5 Strategies to Cope with Depression in Your Workplace

Today, more adults suffer from anxiety, depression, or other mood disorders than ever before. Although you are struggling, you likely still have to manage the expectations of your job. Mental health issues do not respect your work hours, making it hard to get through the workday or week when you aren’t feeling your best.

Depending on your job’s demands and the availability of support offered, your workplace may be contributing to your stress levels and mood problems. Find out what depression in the workplace looks like and the five steps to start feeling better.

Depression Manifesting in Your Work Life

While you may know what your depression symptoms look like at home, you may be missing some key indications you are depressed at work. They include:

  • Your performance is slowly declining – You used to enjoy what you were doing and were easily motivated. Now, you are moving more slowly and struggling to complete daily tasks or meet deadlines.
  • You struggle to connect with your colleagues – You used to chat lightheartedly, but now you don’t laugh or find entertainment in the topics your colleagues are discussing.
  • You feel low on energy – You may start to feel sad at work or want to go home to bed. Or, you might feel like everything easy is now challenging.
  • You can’t let go of mistakes – You may start to fear failure or further mistakes, which affects your self-confidence. You will begin to procrastinate or be unable to make decisions.

1. Find Your Support

While it might be challenging to continue to connect with your work colleagues, find a trusted friend that can help you through this difficult time. It is better if they are at work with you, but a friend you can meet at the end of your day or for lunch will help too. You may be surprised to find some of your work friends are going through something similar. Don’t suppress and hide your feelings. Solidarity and a group chat go a long way to understanding that you’re not alone in your struggles.

2. Speak Up

You might not want to talk about what you are going through with management. If you need to take more than your sick or mental health days allow, sharing what you’re going through with your boss or HR can have a positive impact. If you don’t have that kind of relationship with your supervisor, consult with HR to determine the best approach. You are entitled to ask for help with your workload or take leave due to your medical condition. You may be hesitant to share specifics about your health with anyone at your workplace. Still, it can help you maintain your professional reputation and avoid breaking down and falling behind.

3. Take Care of Yourself

A critical factor in your professional success is taking care of yourself. You may be ignoring your symptoms or be so busy that taking time for yourself seems impossible. If you spend some valuable time doing things that make you feel better and improve your mood, you will be a better and happier employee. If your work cannot see or honor that, it may be the best time to seek a new opportunity. If your workplace environment or colleagues contribute to your depression, that is another reason to start the job search.

4. Set Goals

Depression can cloud your thinking and make it difficult to focus. Be realistic about what you can accomplish, and set clear daily goals. Create a to-do list every morning and highlight your top three for the day, ensuring you meet the most immediate needs first. Schedule extra time to review essential emails or memos and to prepare assignments.

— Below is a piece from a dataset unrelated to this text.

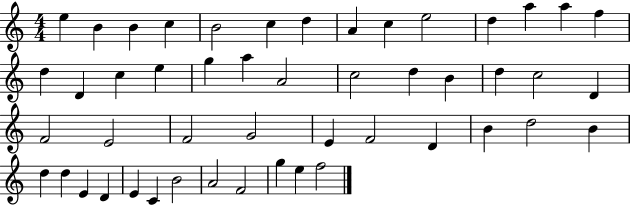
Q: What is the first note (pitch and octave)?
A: E5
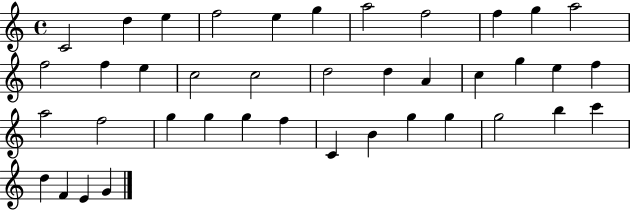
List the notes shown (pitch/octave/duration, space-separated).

C4/h D5/q E5/q F5/h E5/q G5/q A5/h F5/h F5/q G5/q A5/h F5/h F5/q E5/q C5/h C5/h D5/h D5/q A4/q C5/q G5/q E5/q F5/q A5/h F5/h G5/q G5/q G5/q F5/q C4/q B4/q G5/q G5/q G5/h B5/q C6/q D5/q F4/q E4/q G4/q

If you are having a particularly slow week, have a trusted coworker review your work. Put everything in your calendar with reminders if your memory retention is failing. Identify what is falling through the cracks and figure out what will help you the most. Do whatever you need to help you.

5. Get Professional Help

If you have struggled with depression in the past, hopefully, you have recognized the signs and sought out treatment. Support groups are helpful to combat depression in the workplace and help manage your professional life. They provide a positive outlet and help you cope.

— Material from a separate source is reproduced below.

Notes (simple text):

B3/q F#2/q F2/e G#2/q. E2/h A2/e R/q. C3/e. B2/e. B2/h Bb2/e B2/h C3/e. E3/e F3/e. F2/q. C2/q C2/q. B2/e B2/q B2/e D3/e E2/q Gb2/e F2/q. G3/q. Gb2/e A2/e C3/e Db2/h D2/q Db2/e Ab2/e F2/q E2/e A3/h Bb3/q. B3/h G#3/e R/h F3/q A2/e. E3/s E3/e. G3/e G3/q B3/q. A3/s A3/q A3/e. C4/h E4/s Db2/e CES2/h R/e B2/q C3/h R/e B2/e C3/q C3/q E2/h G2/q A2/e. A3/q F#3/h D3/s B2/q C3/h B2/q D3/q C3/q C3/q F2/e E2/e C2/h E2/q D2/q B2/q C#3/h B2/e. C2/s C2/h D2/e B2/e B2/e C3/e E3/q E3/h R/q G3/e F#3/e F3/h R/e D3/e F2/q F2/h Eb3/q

Most employer-based insurance plans offer some mental health coverage for talk therapy and medication management. Find out your plan specifics as some alternative depression treatments such as transcranial magnetic stimulation (TMS) may also be covered by your employer.

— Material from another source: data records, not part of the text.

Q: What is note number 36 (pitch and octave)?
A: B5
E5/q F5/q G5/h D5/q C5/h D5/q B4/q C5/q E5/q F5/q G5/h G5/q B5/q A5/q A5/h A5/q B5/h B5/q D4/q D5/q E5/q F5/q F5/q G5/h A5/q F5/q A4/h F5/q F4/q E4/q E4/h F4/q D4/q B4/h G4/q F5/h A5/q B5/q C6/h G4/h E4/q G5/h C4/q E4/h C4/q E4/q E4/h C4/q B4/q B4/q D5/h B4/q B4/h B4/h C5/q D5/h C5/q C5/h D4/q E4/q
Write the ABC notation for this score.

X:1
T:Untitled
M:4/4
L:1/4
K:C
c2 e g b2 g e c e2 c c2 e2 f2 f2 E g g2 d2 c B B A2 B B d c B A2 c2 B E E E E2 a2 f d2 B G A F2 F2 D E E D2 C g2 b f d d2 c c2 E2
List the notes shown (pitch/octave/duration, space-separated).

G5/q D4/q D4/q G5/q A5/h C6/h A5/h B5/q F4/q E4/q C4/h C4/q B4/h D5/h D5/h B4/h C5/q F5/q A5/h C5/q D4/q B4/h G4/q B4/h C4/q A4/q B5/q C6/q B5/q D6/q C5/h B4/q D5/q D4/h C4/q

Suffering from depression at work can be overwhelming and challenging. You can’t just flip a switch and immediately feel better, but prioritizing your health can help you feel like yourself again. Finding support from your friends, coworkers, and HR will help you through the rough times. Setting definable goals and making to-do lists will keep you on track with deadlines. Seeking treatment will help put your depression in remission when everything else isn’t enough to get you through it.